5. Referral to specialist centres
Complex open lower limb fractures require a multidisciplinary approach involving plastic and orthopaedic surgeons with sufficient experience to manage such injuries. Usually, the initial assessment on the scene is carried out by the ambulance service and patients are appropriately triaged directly to a trauma centre that has the necessary expertise for the degree of injury. However, when patients present to a hospital in which such a team is unavailable, prompt referral and transfer to the nearest specialist centre is essential.
In addition, there are specific features of open tibial fractures that warrant referral to specialist centres and clinicians should be alert to these. These features are based on certain patterns of fractures and soft tissue injuries.
5.1. Fracture patterns
- Transverse or oblique tibial fractures with fractures of the fibula at a similar level.
- Segmental tibial fractures.
- Fractures with bone loss either at the time of injury or following debridement.
- Fractures of the tibia with comminution or butterfly fragments with concomitant fibular fracture at a similar level.
5.2. Soft tissue injury patterns
- Degloving (avulsion type injury, where the skin and/or soft tissues are torn from their neighbouring tissues, culminating in disruption of blood supply to the affected tissues).

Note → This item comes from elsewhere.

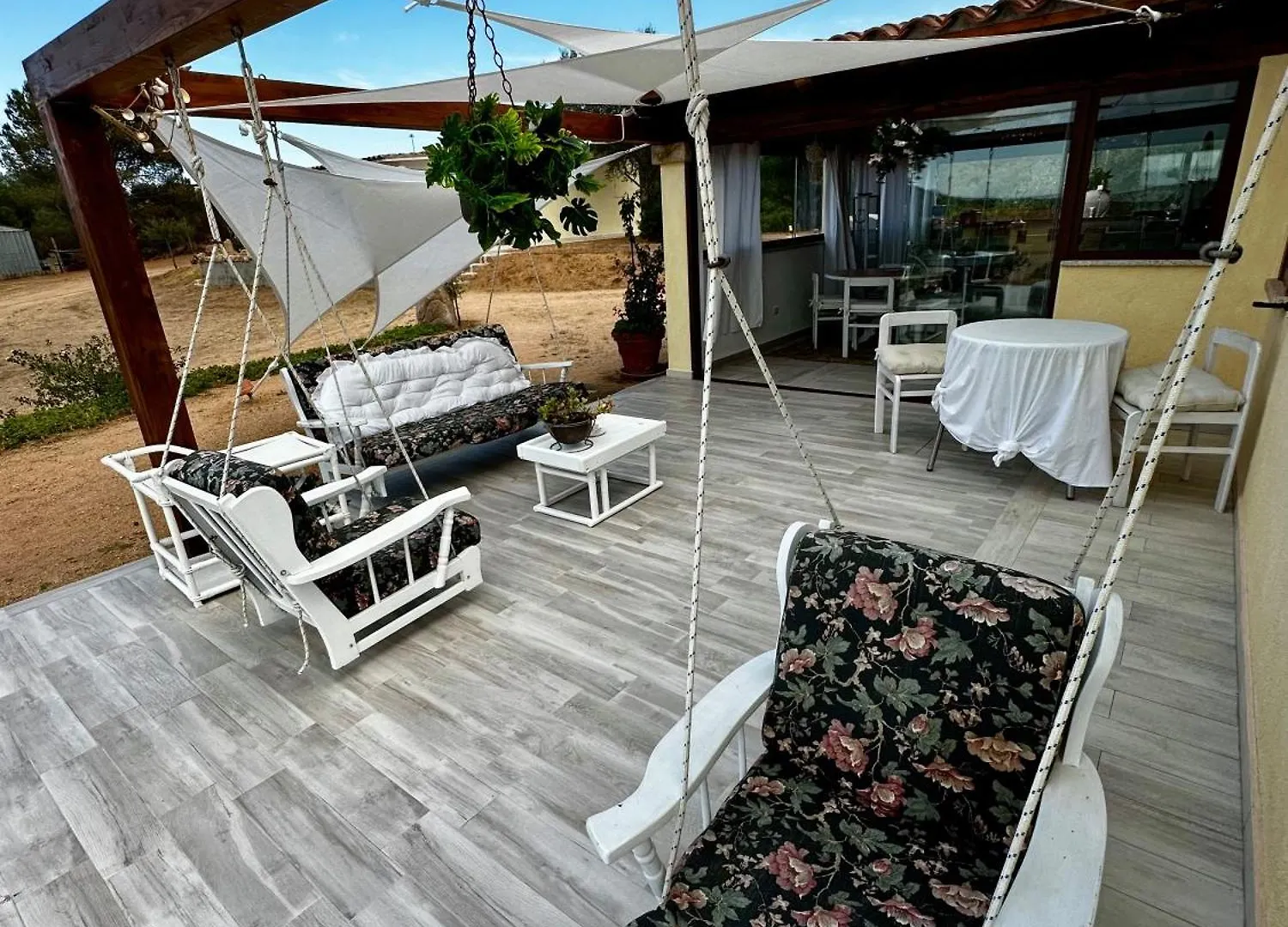 Molti Mari B&B Resort Όλμπια 2*,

- Loss of skin such that tension-free wound closure is not possible.
- Injury to one or more of the major arteries of the lower limb.
- Injury to the muscles that requires excision of devitalised muscle.
6. Compartment syndrome
The lower limb is divided into four discrete compartments by the investing deep fascia: the anterior, lateral, superficial and deep posterior compartments (Figure 8.3). An increase in pressure within these fixed osseofascial compartments can compromise tissue perfusion of the lower limb, resulting in myoneural necrosis and ultimately loss of limb function. Post-ischaemic reperfusion injury and direct crush injuries of the limb are frequently associated with an increase in intra-compartmental pressure. This is a surgical emergency which needs to be diagnosed and treated immediately.

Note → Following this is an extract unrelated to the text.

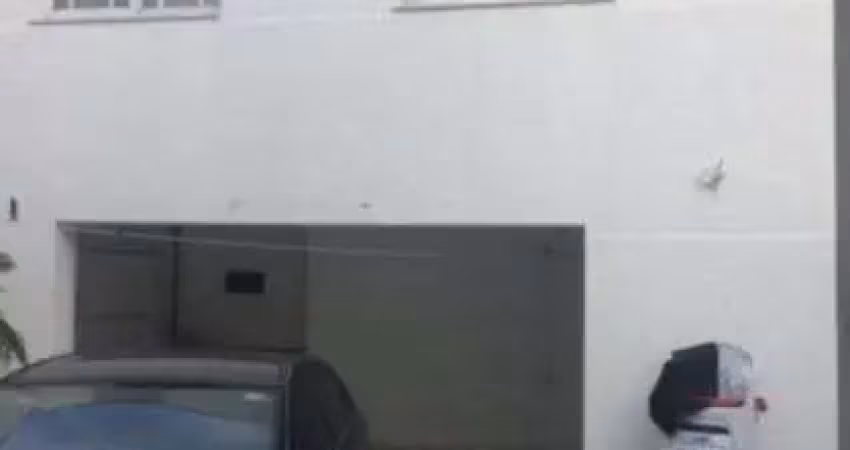 Casa para venda - 100m², 4 dormitórios, sendo 1 suites, 3 vagas - medianeira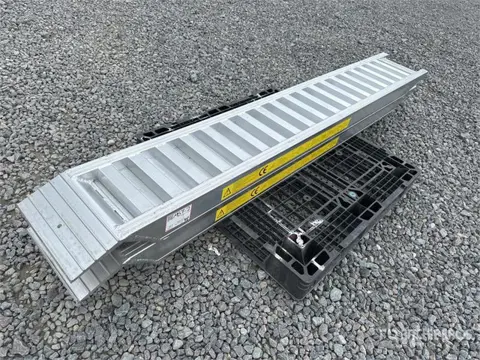 6 Ton Aluminum Loading Ramps (Unused) (bj 2025)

Although compartment syndrome occurs more commonly after closed leg injuries, it can also occur following open tibial fractures (reported as 2–9%) (Park et al., 2009). A high index of suspicion should be maintained for high-energy fractures and unconscious patients.
The principle signs of compartment syndrome include marked pain out of proportion to the injury, tenderness on palpation of the compartment, pain on passive movement of the muscles affected, paraesthesia and paralysis of the limb. Absent pulses are a late sign and are not specific to compartment syndrome.
Therefore, their presence should not exclude a diagnosis of compartment syndrome. Pulses are characteristically lost in prolonged compartment syndrome where muscle necrosis has usually occurred, but should also alert the surgeon to the possibility of a vascular injury.
A definitive diagnosis of compartment syndrome can only be made upon measurement of compartment pressures. It is imperative that every effort is made to make an accurate diagnosis because inappropriate fasciotomies can be linked to significant morbidity.
In any case of suspected compartment syndrome, compartment pressures should be estimated using a specific transducer such as the Stryker intra-compartmental pressure monitor, ideally from all four compartments. An increase from normal tissue pressure (2–7 mmHg) to 30 mmHg indicates a high likelihood of compartment syndrome, and pressures of 35–40 mmHg are an absolute indication for decompression.
A more accurate measure of compartment pressure is the differential pressure (diastolic pressure minus compartment pressure). A differential pressure of <30 mmHg is an indication for fasciotomy or decompression (McQueen & Court-Brown, 1996).
6.1. Treatment of compartment syndrome
Diagnosis and early intervention are of the utmost importance in the management of compartment syndrome. Tissue injury becomes irreversible within a couple of hours, with resultant muscle and nerve loss. The definitive management in such a circumstance is four-compartment fasciotomy of the lower limb to decompress the compartments (Figure 8.3).
Figure 8.3. – Cross-sectional anatomy of lower limb and approach to four-compartment fasciotomy in compartment syndrome. – Source: Rebecca Nicholas.
The subcutaneous borders of the tibia are identified and vertical skin incisions are placed at 15 mm from the medial border and 20 mm from the lateral border. The careful placement of these incisions is essential in order to preserve perforators which may be important for subsequent soft tissue reconstruction (see below). The superficial posterior compartment is decompressed through the medial incision. The fascia overlying the posterior tibial neurovascular bundle at the ankle is incised upward, detaching the soleus muscle from its origin from the tibia and subsequently decompressing the deep posterior compartment. The lateral incision decompresses the anterior compartment; from here, the lateral intramuscular septum is divided, releasing the peroneal compartment.